Don't pander to corporate trading by putting a price on carbon.  Give the 10 cents per kwh right to the homeowner with the solar panel or the farmer with a wind machine or manure/biogas power plant.

Put that money right into the local economy.  There's a stimulus.  Don't stimulate more hedge fund thievery.

http://amazngdrx.blogharbor.com/blog John Schneider, Northern Wisconsin

What I shudder at is the audacity

"Everyone talks about pricing carbon. We're talking about several hundred billion dollars in compliance costs," said Connaughton.

Oh, you mean about as much as the war with Iraq has cost us?  Or about enough to buy 400 days worth of crude oil for the entire US? Or enough... One Day = $720 Million

I'd rather walk out of the mall with Carbon Compliance than a War with Iraq for several hundred billion dollars.

Morganmghee

The war in Iraq is not an optional or discretionary cost as you are characterizing it. To say that we chose to fight a war, spend billions of dollars, and lose thousands of American lives when we could have directed the effort at carbon compliance is not true.
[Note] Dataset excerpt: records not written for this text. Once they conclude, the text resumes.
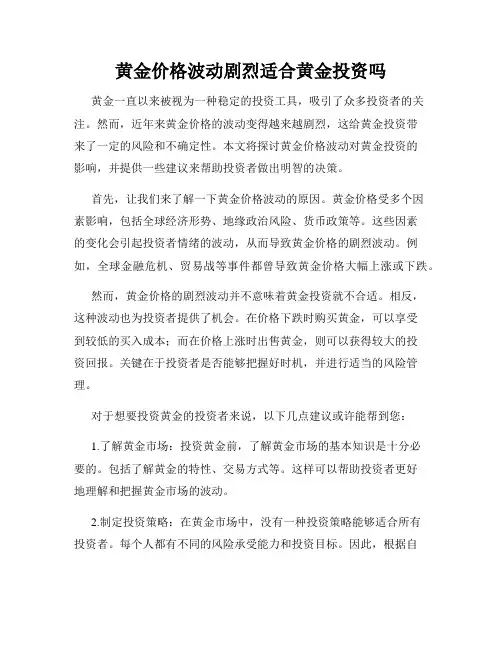 黄金价格波动剧烈适合黄金投资吗

黄金一直以来被视为一种稳定的投资工具，吸引了众多投资者的关注。然而，近年来黄金价格的波动变得越来越剧烈，这给黄金投资带来了一定的风险和不确定性。本文将探讨黄金价格波动对黄金投资的影响，并提供一些建议来帮助投资者做出明智的决策。

首先，让我们来了解一下黄金价格波动的原因。黄金价格受多个因素影响，包括全球经济形势、地缘政治风险、货币政策等。这些因素的变化会引起投资者情绪的波动，从而导致黄金价格的剧烈波动。例如，全球金融危机、贸易战等事件都曾导致黄金价格大幅上涨或下跌。

然而，黄金价格的剧烈波动并不意味着黄金投资就不合适。相反，这种波动也为投资者提供了机会。在价格下跌时购买黄金，可以享受到较低的买入成本；而在价格上涨时出售黄金，则可以获得较大的投资回报。关键在于投资者是否能够把握好时机，并进行适当的风险管理。

对于想要投资黄金的投资者来说，以下几点建议或许能帮到您：

1.了解黄金市场：投资黄金前，了解黄金市场的基本知识是十分必要的。包括了解黄金的特性、交易方式等。这样可以帮助投资者更好地理解和把握黄金市场的波动。

2.制定投资策略：在黄金市场中，没有一种投资策略能够适合所有投资者。每个人都有不同的风险承受能力和投资目标。因此，根据自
You would rather walk out of the mall and be carbon compliant that live in a country sponsoring the war in Iraq. What you fail to realize is that you are walking out of the mall without fear of becoming a pink mist in a terrorist plot, i.e. Israel, Bali, Spain, Beslan. Like Bush or not, we have not had a terrorist attack in this country since 9-11.

Stay positive, love your life.

Except that

Iraq had nothing to do with 9-11.
http://www.youtube.com/watch?v=IJiNtpIpD6k

You can easily make that argument about Afghanistan.
But Iraq was a war of choice.
And staying in Iraq for 4 years is a choice.

And a damned expensive one at that.
http://greyfalcon.net/iraqvsenergy.png


-David Ahlport

"No terrorist attack"

Unless you notice the terrorists running the government, who have disgraced themselves violating their oaths to preserve the Constitution against all enemies.

Or even if you can pull your head out long enough to remember the anthrax mailings that killed, if I recall correctly, several people and essentially shut down Congress for some weeks.